- Consigne: Rédigez la suite du texte sur l'Arabie saoudite, en reprenant juste après sa dernière phrase.

- Extrait:
▶
Arabie saoudite

Un État terroriste 

Le contraste était saisissant. Hier, à Ankara, le président turc Recep Erdogan livrait devant le Parlement les conclusions de l’enquête sur le meurtre « planifié » de l’opposant Jamal Khashoggi.

Au même moment, à Riyad, le commanditaire présumé de l’assassinat, le prince héritier Mohammed ben Salmane, annulait à la dernière minute son discours d’ouverture devant le « Davos dans le désert », un événement qui devait servir à promouvoir l’Arabie saoudite comme destination d’affaires. 

L’un accusait le royaume saoudien de s’être, ni plus ni moins, comporté en État terroriste, l’autre voulait le vanter comme un havre de stabilité, de progrès et de possibilités. 

Remarquez, les deux qualificatifs ne sont pas contradictoires. On peut être à la fois un État terroriste et offrir, comme on l’entend dans tous les Davos de ce monde, de « belles occasions  » d’affaires. L’Arabie saoudite en est un bon exemple. 

Le royaume a été créé de toutes pièces dans les années 30 par la famille Saoud, communément baptisée la « firme ». Il est leur propriété personnelle et leur tiroir-caisse. Au fil des années, la firme des Saoud a conclu avec les États-Unis un pacte faustien : en échange d’un approvisionnement sans limites en pétrole, Washington ferme les yeux sur ses agissements et assure sa sécurité. Ce pacte a pris une importance encore plus grande en 1979 lorsque l’autre grande puissance régionale, l’Iran, alors aux mains des États-Unis, a rompu avec le camp occidental dans la foulée de la révolution islamique. 

La révolution iranienne a provoqué un choc terrible en Arabie saoudite. Le rival traditionnel, de confession chiite, venait de se réveiller et de reprendre toute son indépendance.

Face à lui, le royaume saoudien, de confession sunnite, ne faisait pas le poids : contrairement à l’Iran, il n’avait ni peuple, ni culture, ni histoire, ni civilisation, et devait sa sécurité à un pays situé à des milliers de kilomètres. 

Au cours des dernières décennies, la firme des Saoud a investi littéralement des centaines de milliards de dollars afin d’unifier une population disparate, de construire un pays, d’écrire une histoire, de promouvoir une culture et de façonner son image à l’étranger. Cette immense entreprise d’ingénierie sociale, politique et économique a largement profité aux Occidentaux. 

Côtés sombres

Jamais, sans doute, un pays du tiers monde, subitement devenu riche, n’avait arrosé de ses « bienfaits » tous les secteurs des pays occidentaux : gouvernements, entreprises, universités, médias. Cette générosité a permis à trop d’entre nous de fermer les yeux sur les côtés sombres de la monarchie saoudienne.
◀
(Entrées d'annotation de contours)
▶
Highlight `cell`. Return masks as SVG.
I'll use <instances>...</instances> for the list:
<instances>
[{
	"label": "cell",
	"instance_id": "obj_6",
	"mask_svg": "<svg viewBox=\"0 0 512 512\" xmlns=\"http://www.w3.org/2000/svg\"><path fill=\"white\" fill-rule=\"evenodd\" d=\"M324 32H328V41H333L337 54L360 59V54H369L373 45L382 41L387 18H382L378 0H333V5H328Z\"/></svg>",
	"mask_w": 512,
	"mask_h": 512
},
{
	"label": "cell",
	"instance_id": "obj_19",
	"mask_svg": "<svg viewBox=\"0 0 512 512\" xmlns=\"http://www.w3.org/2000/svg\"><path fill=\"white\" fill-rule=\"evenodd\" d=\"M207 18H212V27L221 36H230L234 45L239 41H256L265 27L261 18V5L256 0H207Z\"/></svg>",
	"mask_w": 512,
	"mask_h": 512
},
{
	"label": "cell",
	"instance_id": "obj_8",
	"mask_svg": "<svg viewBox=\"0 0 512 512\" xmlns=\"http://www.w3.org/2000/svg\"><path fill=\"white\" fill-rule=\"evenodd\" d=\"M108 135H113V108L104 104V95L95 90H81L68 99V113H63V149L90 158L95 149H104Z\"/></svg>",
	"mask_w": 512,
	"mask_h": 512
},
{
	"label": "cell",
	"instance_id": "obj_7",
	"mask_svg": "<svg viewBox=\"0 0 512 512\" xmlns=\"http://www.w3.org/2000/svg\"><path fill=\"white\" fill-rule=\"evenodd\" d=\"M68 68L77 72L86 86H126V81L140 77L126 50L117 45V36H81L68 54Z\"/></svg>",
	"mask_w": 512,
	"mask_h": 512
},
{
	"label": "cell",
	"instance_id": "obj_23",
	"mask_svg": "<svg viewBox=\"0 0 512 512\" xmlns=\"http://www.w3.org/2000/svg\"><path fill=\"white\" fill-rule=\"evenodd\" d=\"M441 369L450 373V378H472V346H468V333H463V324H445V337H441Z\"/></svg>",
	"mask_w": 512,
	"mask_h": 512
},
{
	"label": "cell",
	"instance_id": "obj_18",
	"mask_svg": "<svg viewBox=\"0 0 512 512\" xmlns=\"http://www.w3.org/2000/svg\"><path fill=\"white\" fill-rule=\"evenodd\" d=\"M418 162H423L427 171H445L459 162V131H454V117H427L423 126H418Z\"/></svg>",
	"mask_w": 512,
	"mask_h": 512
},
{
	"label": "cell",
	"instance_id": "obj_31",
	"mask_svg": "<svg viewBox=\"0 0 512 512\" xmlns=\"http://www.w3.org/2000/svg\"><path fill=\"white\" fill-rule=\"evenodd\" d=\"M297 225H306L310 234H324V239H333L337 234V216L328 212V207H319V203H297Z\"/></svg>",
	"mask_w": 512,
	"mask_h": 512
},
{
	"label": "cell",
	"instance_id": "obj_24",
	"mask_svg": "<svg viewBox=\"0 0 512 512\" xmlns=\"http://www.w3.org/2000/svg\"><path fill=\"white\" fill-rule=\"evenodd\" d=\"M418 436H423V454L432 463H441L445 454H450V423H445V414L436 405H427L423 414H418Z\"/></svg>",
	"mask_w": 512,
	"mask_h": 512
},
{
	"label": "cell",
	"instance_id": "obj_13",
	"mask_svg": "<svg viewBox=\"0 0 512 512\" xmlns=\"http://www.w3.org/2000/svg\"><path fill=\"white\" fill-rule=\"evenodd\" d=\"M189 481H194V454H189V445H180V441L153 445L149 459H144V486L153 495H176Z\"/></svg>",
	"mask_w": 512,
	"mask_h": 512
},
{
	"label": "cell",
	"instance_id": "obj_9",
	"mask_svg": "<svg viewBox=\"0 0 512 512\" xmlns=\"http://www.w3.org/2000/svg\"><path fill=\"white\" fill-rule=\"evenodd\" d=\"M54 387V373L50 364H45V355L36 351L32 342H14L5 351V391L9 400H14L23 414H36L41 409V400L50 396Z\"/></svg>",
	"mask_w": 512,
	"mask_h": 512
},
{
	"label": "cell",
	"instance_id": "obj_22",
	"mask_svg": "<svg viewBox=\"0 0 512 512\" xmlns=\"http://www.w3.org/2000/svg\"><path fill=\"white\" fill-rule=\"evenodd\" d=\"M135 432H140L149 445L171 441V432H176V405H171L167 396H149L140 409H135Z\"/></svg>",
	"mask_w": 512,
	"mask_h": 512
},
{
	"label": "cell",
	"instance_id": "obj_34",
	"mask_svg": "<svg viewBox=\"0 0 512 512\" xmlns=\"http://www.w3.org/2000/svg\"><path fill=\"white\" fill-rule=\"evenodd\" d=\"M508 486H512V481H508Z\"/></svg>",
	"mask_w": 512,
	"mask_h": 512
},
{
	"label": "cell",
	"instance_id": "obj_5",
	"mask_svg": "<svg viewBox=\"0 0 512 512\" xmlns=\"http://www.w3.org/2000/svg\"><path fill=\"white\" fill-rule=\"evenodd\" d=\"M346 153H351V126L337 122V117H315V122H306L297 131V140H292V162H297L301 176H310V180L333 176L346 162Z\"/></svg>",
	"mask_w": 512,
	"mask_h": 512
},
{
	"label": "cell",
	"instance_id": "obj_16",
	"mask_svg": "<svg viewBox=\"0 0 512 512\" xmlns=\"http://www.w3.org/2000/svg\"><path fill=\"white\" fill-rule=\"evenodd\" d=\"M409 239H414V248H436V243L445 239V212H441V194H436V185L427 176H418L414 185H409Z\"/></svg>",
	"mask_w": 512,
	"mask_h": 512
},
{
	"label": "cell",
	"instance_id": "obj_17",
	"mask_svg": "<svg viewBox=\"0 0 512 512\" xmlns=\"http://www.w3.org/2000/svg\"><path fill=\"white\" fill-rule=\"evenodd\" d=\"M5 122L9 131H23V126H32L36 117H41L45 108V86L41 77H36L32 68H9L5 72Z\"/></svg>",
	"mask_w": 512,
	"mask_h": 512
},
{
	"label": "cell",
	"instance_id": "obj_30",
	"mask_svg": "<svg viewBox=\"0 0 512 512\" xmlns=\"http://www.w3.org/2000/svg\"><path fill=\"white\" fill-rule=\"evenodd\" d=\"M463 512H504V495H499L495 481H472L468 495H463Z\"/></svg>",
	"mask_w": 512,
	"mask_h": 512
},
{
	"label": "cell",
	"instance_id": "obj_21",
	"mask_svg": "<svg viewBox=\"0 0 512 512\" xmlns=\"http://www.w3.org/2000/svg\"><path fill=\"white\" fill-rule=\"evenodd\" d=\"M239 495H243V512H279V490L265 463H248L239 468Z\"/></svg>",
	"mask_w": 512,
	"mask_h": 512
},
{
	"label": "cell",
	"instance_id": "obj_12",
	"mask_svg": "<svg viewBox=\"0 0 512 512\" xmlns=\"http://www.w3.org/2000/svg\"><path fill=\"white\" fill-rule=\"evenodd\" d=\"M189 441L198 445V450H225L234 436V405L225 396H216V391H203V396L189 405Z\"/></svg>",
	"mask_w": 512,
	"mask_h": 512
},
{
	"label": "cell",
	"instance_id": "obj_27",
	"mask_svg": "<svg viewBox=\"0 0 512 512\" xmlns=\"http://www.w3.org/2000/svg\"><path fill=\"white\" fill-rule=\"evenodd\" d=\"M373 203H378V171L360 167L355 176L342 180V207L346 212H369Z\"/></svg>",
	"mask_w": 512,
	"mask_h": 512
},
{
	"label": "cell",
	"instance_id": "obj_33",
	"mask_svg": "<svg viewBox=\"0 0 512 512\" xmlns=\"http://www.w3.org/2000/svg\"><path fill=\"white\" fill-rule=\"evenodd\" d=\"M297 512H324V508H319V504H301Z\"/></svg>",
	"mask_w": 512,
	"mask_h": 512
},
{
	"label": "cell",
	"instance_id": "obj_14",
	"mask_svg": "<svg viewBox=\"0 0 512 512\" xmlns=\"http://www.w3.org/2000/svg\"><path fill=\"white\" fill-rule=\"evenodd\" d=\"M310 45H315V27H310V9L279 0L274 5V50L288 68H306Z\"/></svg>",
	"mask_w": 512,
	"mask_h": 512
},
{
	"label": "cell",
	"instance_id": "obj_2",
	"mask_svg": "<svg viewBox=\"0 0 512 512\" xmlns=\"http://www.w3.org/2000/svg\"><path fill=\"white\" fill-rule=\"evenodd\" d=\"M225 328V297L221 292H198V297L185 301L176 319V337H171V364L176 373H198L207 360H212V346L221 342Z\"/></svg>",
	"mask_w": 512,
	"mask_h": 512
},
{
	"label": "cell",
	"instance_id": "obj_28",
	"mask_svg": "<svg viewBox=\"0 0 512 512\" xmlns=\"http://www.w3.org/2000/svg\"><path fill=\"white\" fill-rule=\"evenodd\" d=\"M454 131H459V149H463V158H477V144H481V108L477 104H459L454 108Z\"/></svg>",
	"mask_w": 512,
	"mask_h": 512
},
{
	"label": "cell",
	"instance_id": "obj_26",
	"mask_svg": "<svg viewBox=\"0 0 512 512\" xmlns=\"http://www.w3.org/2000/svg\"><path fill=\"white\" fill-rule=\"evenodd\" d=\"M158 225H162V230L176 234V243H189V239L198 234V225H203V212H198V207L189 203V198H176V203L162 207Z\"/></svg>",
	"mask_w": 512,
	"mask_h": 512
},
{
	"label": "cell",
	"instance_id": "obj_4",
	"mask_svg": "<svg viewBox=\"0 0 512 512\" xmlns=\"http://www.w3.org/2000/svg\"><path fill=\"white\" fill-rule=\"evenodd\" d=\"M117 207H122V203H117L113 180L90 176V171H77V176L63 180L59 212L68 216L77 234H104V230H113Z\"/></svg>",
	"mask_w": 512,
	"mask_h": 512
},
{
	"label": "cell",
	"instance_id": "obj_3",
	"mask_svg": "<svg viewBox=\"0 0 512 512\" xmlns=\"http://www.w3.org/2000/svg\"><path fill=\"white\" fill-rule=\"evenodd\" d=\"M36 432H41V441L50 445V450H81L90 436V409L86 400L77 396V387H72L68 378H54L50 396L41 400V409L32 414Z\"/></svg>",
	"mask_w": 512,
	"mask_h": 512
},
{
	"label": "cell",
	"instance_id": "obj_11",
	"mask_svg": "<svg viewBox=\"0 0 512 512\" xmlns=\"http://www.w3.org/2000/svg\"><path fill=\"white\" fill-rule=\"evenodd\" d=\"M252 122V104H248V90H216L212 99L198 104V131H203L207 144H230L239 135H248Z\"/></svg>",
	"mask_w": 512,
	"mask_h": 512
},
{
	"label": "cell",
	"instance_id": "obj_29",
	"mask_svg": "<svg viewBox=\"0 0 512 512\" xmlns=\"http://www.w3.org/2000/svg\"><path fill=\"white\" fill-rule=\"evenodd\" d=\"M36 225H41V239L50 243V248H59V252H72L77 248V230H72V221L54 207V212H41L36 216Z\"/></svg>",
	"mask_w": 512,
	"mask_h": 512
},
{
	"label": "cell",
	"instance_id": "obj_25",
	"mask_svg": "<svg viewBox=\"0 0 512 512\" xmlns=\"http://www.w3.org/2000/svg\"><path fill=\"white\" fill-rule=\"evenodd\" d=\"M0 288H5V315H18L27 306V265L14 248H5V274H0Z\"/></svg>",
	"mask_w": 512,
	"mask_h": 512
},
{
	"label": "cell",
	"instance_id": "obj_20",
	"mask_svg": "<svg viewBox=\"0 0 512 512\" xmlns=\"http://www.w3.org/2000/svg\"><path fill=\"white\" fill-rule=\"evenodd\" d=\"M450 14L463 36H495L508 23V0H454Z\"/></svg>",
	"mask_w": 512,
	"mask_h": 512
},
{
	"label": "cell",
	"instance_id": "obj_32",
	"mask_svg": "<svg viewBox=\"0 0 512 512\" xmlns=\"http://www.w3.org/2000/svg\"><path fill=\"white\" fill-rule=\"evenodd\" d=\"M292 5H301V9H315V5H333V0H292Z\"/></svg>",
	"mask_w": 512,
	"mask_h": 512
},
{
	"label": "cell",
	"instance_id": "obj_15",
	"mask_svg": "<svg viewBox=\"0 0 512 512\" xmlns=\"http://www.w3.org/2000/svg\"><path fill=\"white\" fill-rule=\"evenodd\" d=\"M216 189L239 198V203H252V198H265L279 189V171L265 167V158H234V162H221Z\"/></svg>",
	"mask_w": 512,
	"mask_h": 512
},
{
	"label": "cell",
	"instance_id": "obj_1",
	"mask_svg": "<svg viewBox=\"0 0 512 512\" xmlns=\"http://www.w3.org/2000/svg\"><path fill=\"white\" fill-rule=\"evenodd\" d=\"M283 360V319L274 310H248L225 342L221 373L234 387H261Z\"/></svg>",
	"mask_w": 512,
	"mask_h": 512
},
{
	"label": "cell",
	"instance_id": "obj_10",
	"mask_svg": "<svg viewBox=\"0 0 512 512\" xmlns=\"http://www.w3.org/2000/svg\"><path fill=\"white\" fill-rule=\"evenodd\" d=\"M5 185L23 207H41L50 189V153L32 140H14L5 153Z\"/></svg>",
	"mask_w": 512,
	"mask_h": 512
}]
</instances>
◀
- Réponse rédigée:
Car l’affaire Khashoggi est insignifiante par rapport aux crimes commis par le gouvernement saoudien depuis très longtemps. Du financement de groupes terroristes en Syrie à celui d’écoles coraniques extrémistes un peu partout dans le monde, en passant par le coup d’État en Égypte et l’enlèvement du premier ministre libanais, sans oublier l’extermination de milliers de femmes et d’enfants au Yémen, la main et l’argent des Saoudiens sont bien présents. 

Ce bilan, la firme des Saoud a voulu le masquer en intronisant le prince héritier Mohamed ben Salmane. Il serait, raconte la légende colportée par des boîtes de relations publiques occidentales et quelques leaders politiques aveuglés, un réformiste. Mais ce mot n’a pas la même signification en Arabie saoudite qu’en Occident. Si, effectivement, le jeune prince cherche à moderniser son pays grâce à des projets économiques dignes d’un mégalomane, il n’a absolument pas l’intention d’en modifier la structure de gouvernance. D’où l’enlèvement d’opposants à l’étranger, l’interdiction totale de la liberté de presse et d’association politique, et l’emprisonnement et la torture d’activistes. 

La responsabilité de l’Arabie saoudite dans le meurtre de Khashoggi étant maintenant établie, les États occidentaux peuvent-ils encore agir contre ce pays comme ils l’ont fait envers la Russie lors de l’affaire de l’empoisonnement de Sergueï Skripal au Royaume-Uni en mars dernier ?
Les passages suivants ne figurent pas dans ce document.